The Bonneville School District offers two medical coverage options through Pacific Source. The first medical option is a Navigator 3000 Medical Plan (PPO) with a Health Reimbursement Arrangement (HRA) account. The second medical option is a Navigator 6800 Medical Plan High Deductible Health Plan (HDHP) with a  Health Savings Account (HSA). Employees must enroll or submit changes within 30 days of their initial enrollment period and qualifying life event. If the carrier deadline is missed, employees must wait until the next open enrollment period, July 20th – Aug 20th, to enroll or submit changes. 

  • Employees who are eligible for Medical benefits coverage:

    • Full-time employees who work at least 30 hours or more per week and
    • Paid on a regular, monthly basis

    Eligible dependents may also be added to your health coverage policy. However, dependents may only be enrolled in a plan where the employee is the primary policy holder.   

    Eligible dependents include:

    • Your legal spouse
    • Your natural child, a stepchild, a legally adopted child, a child placed with you for adoption, or a child for whom you or your spouse has court-appointed guardianship or custody.

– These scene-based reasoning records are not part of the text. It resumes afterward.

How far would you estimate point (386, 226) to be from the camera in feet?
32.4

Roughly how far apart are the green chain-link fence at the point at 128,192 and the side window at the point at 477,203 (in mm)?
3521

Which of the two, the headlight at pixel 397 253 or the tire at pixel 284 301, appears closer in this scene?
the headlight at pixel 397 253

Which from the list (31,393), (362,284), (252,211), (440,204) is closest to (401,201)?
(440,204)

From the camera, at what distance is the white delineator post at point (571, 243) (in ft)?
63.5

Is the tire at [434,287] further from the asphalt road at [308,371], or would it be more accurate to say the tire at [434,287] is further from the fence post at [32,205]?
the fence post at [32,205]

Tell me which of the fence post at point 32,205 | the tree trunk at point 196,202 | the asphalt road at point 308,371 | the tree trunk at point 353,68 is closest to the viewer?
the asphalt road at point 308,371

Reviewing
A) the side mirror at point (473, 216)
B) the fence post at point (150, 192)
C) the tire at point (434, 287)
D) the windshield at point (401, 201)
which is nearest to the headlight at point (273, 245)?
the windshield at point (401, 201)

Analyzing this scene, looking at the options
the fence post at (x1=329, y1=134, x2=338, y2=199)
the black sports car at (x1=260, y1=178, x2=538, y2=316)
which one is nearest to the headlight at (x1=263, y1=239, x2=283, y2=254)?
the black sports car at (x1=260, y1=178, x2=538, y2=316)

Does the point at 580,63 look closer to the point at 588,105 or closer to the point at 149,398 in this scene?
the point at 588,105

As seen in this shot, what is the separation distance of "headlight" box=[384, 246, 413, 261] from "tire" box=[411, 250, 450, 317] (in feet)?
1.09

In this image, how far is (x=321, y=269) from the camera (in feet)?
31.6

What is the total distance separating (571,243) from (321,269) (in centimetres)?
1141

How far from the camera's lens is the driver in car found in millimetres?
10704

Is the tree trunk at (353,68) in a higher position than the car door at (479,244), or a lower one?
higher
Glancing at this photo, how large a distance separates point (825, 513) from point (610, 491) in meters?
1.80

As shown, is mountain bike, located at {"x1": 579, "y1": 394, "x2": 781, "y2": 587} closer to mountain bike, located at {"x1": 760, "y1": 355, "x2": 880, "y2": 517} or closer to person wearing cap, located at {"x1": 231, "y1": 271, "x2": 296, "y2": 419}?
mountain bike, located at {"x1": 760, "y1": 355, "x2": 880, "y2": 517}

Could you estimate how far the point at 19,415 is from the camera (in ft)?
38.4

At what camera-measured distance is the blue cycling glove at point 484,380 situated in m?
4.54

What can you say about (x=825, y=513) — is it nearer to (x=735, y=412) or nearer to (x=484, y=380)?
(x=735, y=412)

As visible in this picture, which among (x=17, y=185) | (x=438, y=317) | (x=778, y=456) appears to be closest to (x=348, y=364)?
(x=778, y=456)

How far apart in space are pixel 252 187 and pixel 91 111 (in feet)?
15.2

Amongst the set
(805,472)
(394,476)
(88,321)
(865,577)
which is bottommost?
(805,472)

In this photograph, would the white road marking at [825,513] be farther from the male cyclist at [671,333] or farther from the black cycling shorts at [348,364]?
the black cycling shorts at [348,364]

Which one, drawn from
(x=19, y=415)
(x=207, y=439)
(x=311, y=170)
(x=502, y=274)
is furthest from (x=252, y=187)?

The child must be:  
      1. under the age of twenty-six (26) if financially dependent on you for support; or 
      2. medically certified as disabled due to mental handicap or physical handicap and financially dependent upon you for support, regardless of age.   
    • The effective date for Pacific Source contract changes is September 1st. If there are changes in the contract, including deductible differences, this change is effective September 1st.
    • The benefit calendar year for the medical coverage is January 1st to December 31st, which includes deductible restarts. 
    • Benefits are effective the 1st of the month following your full-time position start date. 
    • Benefits are not automatic, you must complete the online enrollment process no later than the end of the month in which your full-time position started.
    • Employees must notify the HR Benefits Office within 30 days when a dependent is eligible or no longer qualifies for coverage. 
    • Coverage will terminate on the last day of the month.
    • Coverage becomes effective on the first of the month, following the qualifying change in status.
    • Dependent/Spouse coverage is optional. Enrollment is not automatic.
  • (Registration is required in order to view an accurate listing of providers.)

    Employees may view provider listings by selecting the benefits website above once registered. In order to receive the maximum benefit allowance, please verify providers are listed on the directory before scheduling an appointment. If you choose a non-contracting or out-of-state provider, you may also be responsible for payment of any charges exceeding pre-established maximum allowances.